◆ **EXERCISE DATA**:
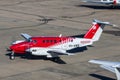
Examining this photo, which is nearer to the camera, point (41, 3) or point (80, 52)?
point (80, 52)

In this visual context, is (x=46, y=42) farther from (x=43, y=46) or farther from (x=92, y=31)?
(x=92, y=31)

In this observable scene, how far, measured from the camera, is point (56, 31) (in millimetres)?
55312

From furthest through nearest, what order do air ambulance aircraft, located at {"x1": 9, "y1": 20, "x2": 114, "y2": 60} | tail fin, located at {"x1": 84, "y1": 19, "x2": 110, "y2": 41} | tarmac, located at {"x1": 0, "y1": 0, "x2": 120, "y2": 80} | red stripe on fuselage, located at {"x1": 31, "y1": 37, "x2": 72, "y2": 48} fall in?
tail fin, located at {"x1": 84, "y1": 19, "x2": 110, "y2": 41} < red stripe on fuselage, located at {"x1": 31, "y1": 37, "x2": 72, "y2": 48} < air ambulance aircraft, located at {"x1": 9, "y1": 20, "x2": 114, "y2": 60} < tarmac, located at {"x1": 0, "y1": 0, "x2": 120, "y2": 80}

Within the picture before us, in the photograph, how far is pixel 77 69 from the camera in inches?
1500

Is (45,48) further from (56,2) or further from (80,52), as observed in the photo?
(56,2)

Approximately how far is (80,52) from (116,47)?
4.92m

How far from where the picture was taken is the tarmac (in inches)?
1447

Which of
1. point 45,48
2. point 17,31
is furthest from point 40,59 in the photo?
point 17,31

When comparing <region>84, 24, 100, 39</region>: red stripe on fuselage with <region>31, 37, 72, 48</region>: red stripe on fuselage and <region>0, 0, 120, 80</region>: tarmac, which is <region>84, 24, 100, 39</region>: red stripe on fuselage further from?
<region>31, 37, 72, 48</region>: red stripe on fuselage

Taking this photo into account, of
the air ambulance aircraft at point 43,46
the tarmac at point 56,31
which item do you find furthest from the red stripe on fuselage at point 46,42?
the tarmac at point 56,31

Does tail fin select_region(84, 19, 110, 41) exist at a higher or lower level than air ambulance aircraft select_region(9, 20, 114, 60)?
higher

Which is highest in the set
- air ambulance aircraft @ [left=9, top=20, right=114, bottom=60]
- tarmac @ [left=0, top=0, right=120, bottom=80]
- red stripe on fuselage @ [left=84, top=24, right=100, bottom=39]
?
red stripe on fuselage @ [left=84, top=24, right=100, bottom=39]

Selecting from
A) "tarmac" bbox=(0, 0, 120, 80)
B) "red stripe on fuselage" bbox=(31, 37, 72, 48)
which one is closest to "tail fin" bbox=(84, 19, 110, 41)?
"tarmac" bbox=(0, 0, 120, 80)

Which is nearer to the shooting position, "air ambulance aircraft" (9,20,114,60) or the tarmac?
the tarmac
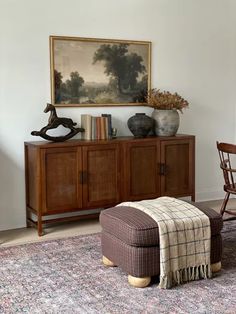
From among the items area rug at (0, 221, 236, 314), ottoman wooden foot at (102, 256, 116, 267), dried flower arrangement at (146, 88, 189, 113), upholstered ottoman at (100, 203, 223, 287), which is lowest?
area rug at (0, 221, 236, 314)

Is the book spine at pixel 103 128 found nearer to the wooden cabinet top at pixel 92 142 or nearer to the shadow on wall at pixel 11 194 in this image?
the wooden cabinet top at pixel 92 142

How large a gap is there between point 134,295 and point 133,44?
114 inches

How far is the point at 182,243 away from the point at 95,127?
1865 millimetres

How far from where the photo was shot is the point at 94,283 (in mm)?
3145

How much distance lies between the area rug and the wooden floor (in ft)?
1.27

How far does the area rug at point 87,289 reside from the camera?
9.13 feet

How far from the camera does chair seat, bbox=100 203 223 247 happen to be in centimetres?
302

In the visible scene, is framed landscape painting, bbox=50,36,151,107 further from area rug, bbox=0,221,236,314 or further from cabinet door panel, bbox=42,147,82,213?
area rug, bbox=0,221,236,314

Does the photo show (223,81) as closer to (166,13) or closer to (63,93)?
(166,13)

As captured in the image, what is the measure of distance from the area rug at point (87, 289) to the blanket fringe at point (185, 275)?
4 cm

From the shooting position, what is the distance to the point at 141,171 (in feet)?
15.5

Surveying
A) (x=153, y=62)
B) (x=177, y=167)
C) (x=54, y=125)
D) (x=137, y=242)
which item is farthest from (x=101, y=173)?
(x=137, y=242)

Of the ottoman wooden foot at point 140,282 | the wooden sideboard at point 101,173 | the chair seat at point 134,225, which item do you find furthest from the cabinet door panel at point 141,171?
the ottoman wooden foot at point 140,282

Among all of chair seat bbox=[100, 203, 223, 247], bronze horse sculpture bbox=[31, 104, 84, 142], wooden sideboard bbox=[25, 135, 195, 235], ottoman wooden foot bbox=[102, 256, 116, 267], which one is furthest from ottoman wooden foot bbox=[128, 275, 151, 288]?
bronze horse sculpture bbox=[31, 104, 84, 142]
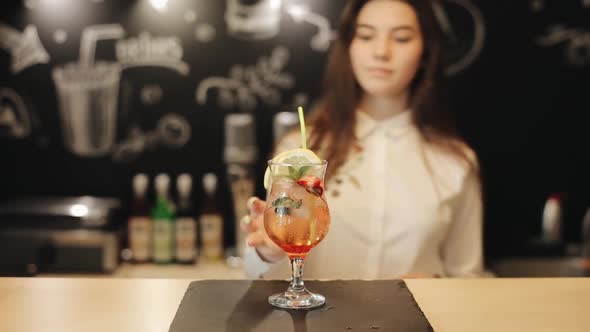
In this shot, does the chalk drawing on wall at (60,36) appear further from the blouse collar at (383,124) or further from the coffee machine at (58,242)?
the blouse collar at (383,124)

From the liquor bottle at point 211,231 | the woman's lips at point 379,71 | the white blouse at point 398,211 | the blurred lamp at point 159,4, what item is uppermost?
the blurred lamp at point 159,4

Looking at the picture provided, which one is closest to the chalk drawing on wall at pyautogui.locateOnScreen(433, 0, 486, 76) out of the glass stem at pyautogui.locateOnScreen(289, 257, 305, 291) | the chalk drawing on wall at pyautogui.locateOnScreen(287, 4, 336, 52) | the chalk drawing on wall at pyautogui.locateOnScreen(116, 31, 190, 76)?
the chalk drawing on wall at pyautogui.locateOnScreen(287, 4, 336, 52)

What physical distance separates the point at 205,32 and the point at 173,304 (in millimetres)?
1780

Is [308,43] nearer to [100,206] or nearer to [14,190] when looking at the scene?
[100,206]

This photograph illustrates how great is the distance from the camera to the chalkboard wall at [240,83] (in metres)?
2.99

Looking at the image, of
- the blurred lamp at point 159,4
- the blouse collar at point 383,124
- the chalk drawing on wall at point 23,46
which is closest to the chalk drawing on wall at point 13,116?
the chalk drawing on wall at point 23,46

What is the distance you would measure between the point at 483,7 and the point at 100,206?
160 cm

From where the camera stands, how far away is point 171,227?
2875mm

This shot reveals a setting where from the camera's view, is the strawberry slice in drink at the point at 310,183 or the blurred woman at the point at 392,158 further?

◆ **EXERCISE OBJECTIVE**: Pick out and copy every line of the data above that contains the string "blurred". Treat case as significant.

◆ **RESULT FOR THIS TASK**:
From the liquor bottle at point 211,231 | the woman's lips at point 379,71 | the white blouse at point 398,211 | the blurred lamp at point 159,4, what item is uppermost?
the blurred lamp at point 159,4
- the blurred lamp at point 159,4
This shot reveals a setting where from the camera's view, is the strawberry slice in drink at the point at 310,183 or the blurred woman at the point at 392,158 further?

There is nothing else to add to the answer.